— Start of TASK DATA —

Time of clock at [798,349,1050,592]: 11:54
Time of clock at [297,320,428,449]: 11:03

— End of TASK DATA —
— Start of TASK DATA —

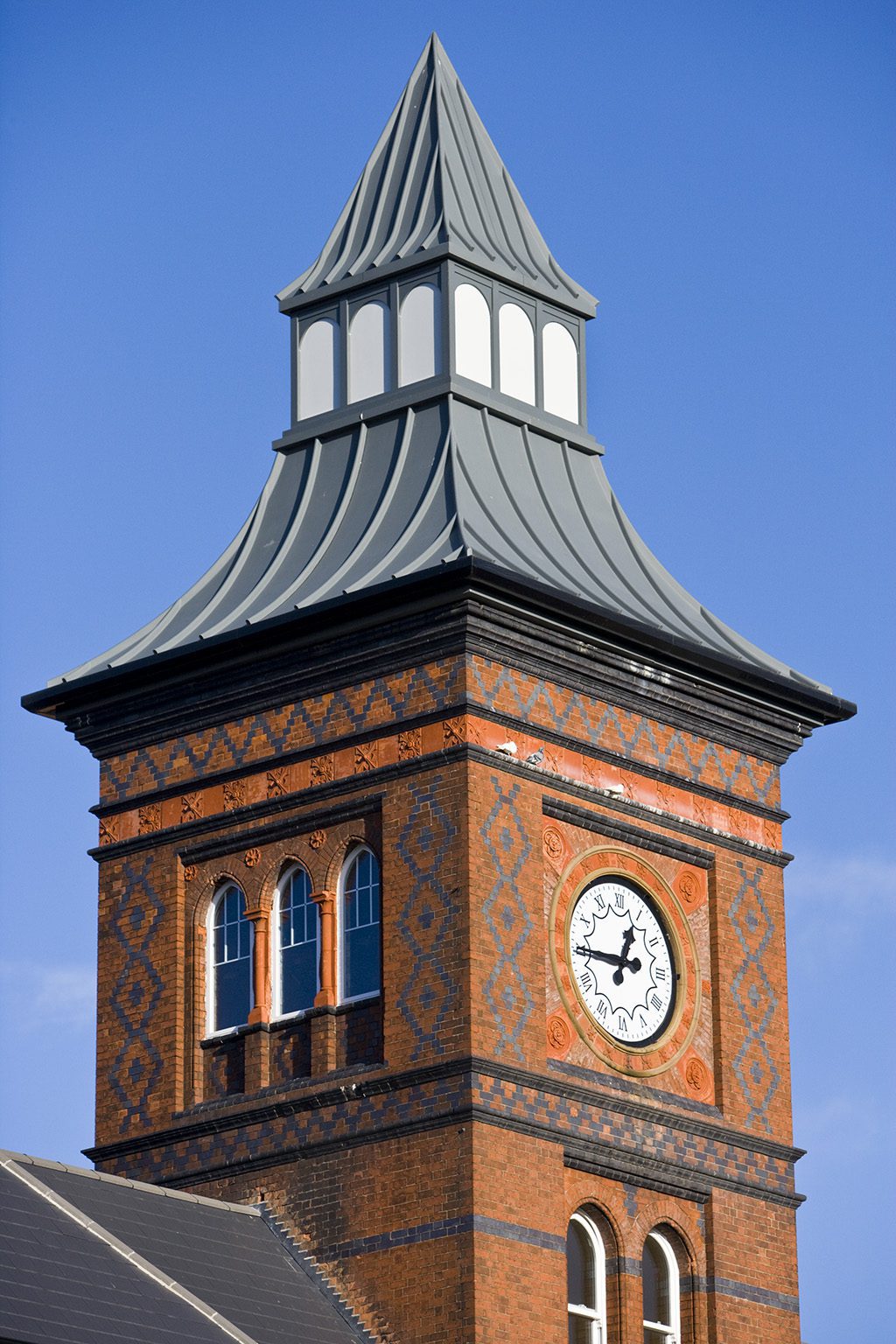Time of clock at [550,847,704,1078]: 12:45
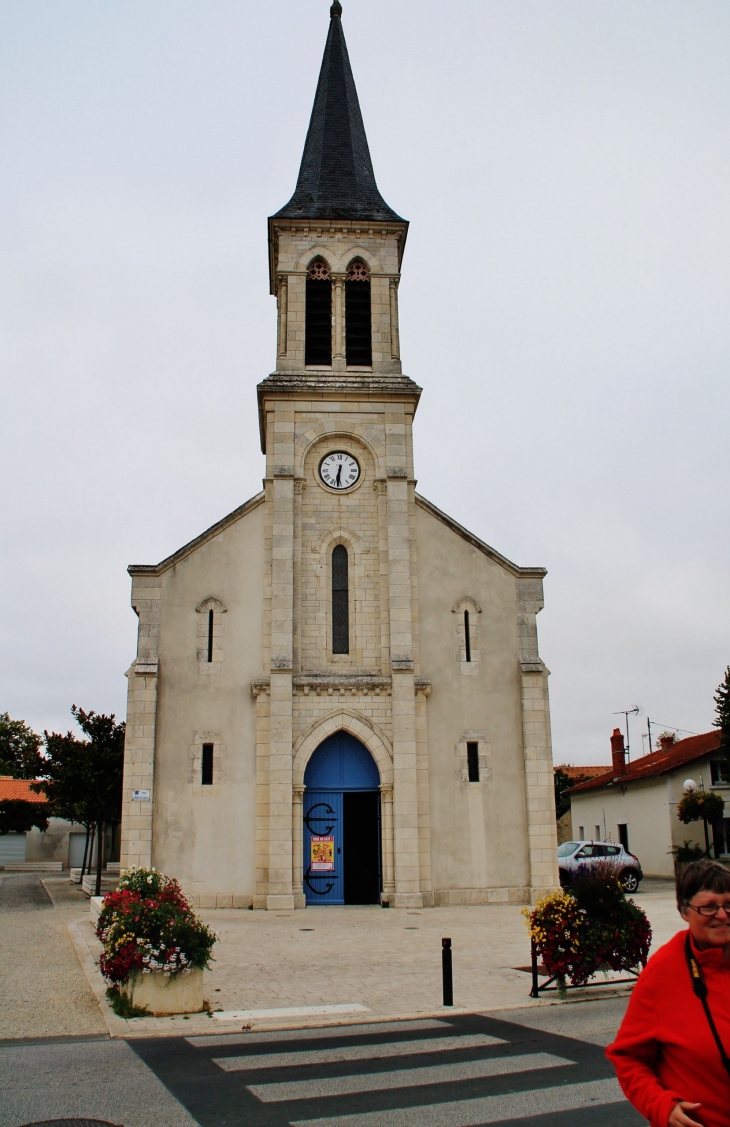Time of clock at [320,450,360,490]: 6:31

— End of TASK DATA —
— Start of TASK DATA —

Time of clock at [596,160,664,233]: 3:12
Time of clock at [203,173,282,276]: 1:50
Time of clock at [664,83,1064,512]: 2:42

— End of TASK DATA —

• THE TASK
Convert the material from the line containing "Time of clock at [596,160,664,233]: 3:12" through the line containing "Time of clock at [664,83,1064,512]: 2:42" into a JSON list of strings, with one string per line and blank lines omitted.

• ANSWER BELOW
[
  "Time of clock at [596,160,664,233]: 3:12",
  "Time of clock at [203,173,282,276]: 1:50",
  "Time of clock at [664,83,1064,512]: 2:42"
]